Lawyers for Sheen, Rebuffed, Still Look to Block Arbitration

The court fight between Charlie Sheen, Warner Brothers and the producer Chuck Lorre is on, for real.

In a Santa Monica courtroom this morning, Judge Jacqueline A. Connor of Los Angeles Superior Court turned down a last-minute request for a temporary restraining order that would have blocked the dispute from being sent to arbitration by JAMS/Endispute, a mediation firm. The request for arbitration was made by Warner, invoking what it said it believed to be a contractual right.

Judge Connor said the request belonged in the courtroom of Superior Court Judge Allan J. Goodman, who is presiding over Mr. Sheen’s underlying suit against Mr. Lorre and Warner.
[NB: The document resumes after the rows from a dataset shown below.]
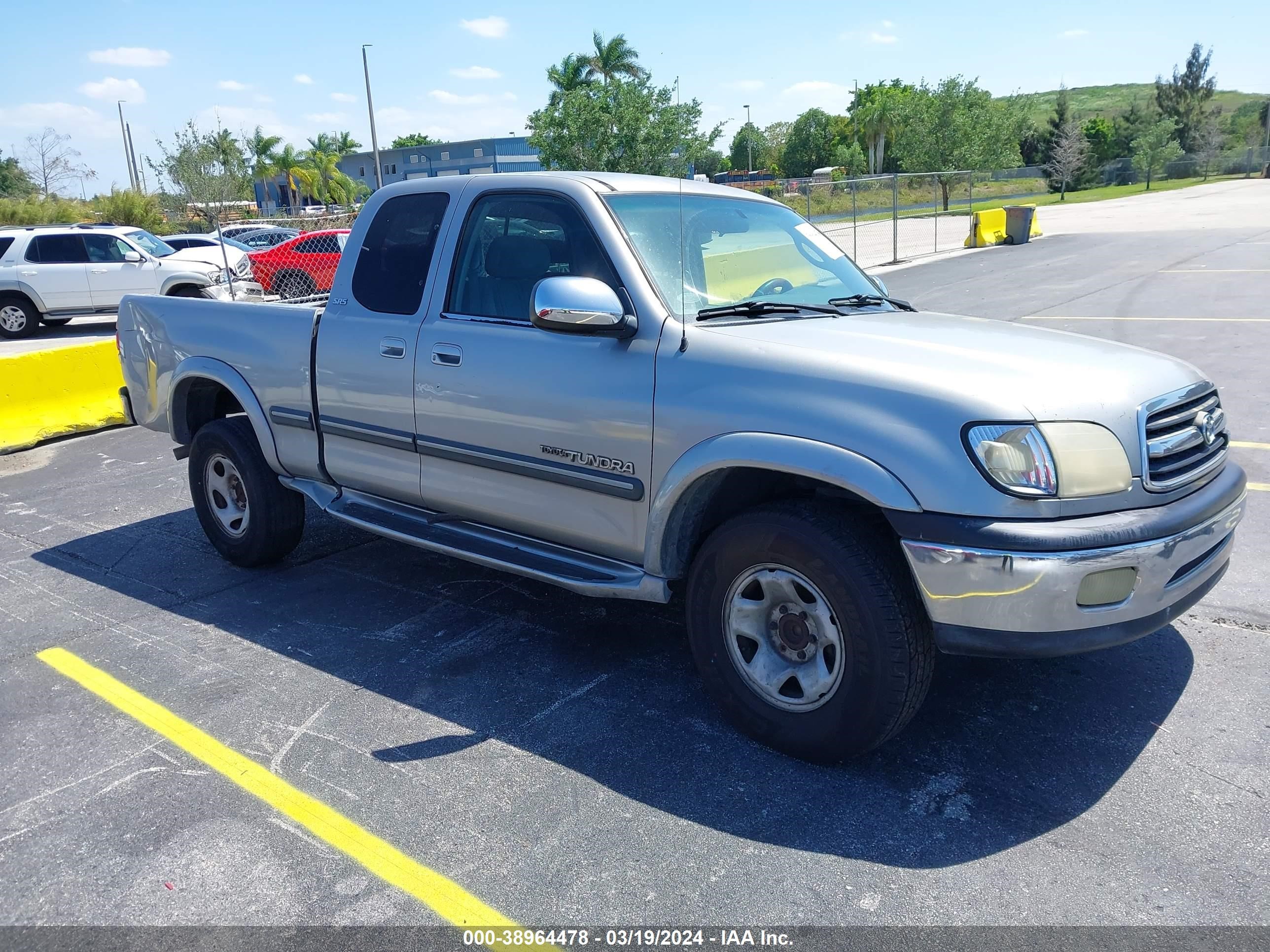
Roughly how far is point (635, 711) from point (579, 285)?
1.62 metres

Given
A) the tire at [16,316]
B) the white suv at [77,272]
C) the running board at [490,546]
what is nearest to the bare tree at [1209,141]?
the white suv at [77,272]

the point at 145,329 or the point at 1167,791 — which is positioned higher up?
the point at 145,329

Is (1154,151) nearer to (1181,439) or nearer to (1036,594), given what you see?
(1181,439)

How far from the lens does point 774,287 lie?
421cm

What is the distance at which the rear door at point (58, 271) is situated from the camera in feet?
59.6

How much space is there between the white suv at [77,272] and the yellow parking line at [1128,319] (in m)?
13.2

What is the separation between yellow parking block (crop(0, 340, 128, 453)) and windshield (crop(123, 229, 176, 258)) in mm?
10043

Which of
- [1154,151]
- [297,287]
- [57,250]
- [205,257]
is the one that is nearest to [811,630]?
[297,287]

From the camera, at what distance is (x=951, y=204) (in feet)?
106

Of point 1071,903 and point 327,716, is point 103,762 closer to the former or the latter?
point 327,716

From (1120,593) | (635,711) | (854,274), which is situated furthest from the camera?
(854,274)

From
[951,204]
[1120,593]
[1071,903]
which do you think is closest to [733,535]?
[1120,593]

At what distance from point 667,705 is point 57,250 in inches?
734

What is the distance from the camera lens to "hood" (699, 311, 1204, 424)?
3.07 meters
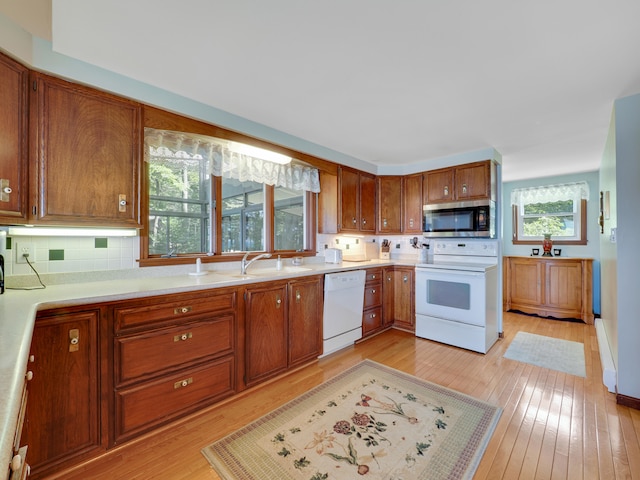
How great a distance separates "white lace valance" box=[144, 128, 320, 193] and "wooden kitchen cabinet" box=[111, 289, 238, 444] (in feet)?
4.00

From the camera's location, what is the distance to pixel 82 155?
1752 millimetres

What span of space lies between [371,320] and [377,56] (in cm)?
273

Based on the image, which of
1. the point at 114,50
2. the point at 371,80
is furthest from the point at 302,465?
the point at 114,50

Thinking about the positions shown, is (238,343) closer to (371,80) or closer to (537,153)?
(371,80)

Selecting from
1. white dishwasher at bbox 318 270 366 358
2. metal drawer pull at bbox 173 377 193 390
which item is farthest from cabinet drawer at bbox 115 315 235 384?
white dishwasher at bbox 318 270 366 358

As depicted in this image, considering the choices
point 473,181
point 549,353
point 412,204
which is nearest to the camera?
point 549,353

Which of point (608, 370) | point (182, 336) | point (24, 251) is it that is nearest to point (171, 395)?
point (182, 336)

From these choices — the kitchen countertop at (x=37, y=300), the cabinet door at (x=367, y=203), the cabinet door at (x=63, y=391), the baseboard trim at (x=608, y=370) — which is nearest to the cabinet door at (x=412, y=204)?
the cabinet door at (x=367, y=203)

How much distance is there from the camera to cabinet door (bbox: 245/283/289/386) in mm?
2234

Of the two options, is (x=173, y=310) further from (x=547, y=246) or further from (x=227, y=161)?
(x=547, y=246)

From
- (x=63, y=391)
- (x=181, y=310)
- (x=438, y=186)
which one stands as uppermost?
(x=438, y=186)

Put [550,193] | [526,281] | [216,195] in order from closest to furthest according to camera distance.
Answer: [216,195]
[526,281]
[550,193]

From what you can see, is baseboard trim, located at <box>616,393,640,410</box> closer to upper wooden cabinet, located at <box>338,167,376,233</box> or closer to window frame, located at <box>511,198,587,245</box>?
upper wooden cabinet, located at <box>338,167,376,233</box>

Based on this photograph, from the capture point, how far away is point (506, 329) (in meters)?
3.84
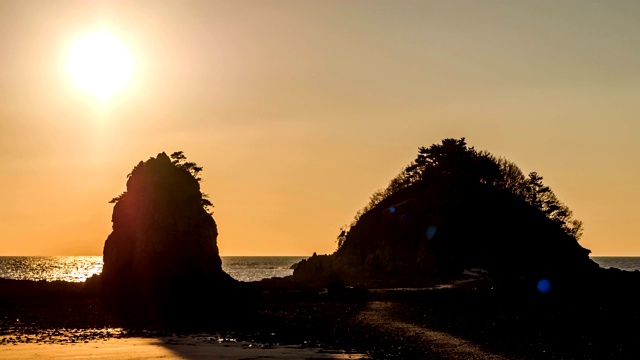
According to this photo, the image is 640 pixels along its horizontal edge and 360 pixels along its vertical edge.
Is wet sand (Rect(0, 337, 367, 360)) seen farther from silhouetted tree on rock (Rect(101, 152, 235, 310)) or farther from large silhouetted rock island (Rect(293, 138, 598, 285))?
large silhouetted rock island (Rect(293, 138, 598, 285))

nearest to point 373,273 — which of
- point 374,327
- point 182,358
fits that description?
point 374,327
Martin Singer, Mr. Sheen’s lead litigator, gave verbal notice to lawyers for JAMS and Warner that he planned to take the request to Judge Goodman by 10 a.m. on Thursday.

According to papers filed by Mr. Singer on Wednesday, Mr. Sheen has been notified that JAMS will unilaterally put an arbitrator on the case if Mr. Sheen doesn’t select one by 5 p.m. on Wednesday.

“JAMS has decided to barrel ahead and administer what it presumes will be a lucrative arbitration,” Mr. Singer’s court papers said. The application for a restraining order argues, among other things, that Mr. Sheen has no arbitration agreement with Mr. Lorre, and the cast and crew of his show “Two and a Half Men,” on whose behalf he is also suing, have no such agreement.

The whole fight erupted when Warner terminated Mr. Sheen’s involvement with the show, one of television’s most popular, setting up a legal fight that promises to be one of Hollywood’s most closely watched.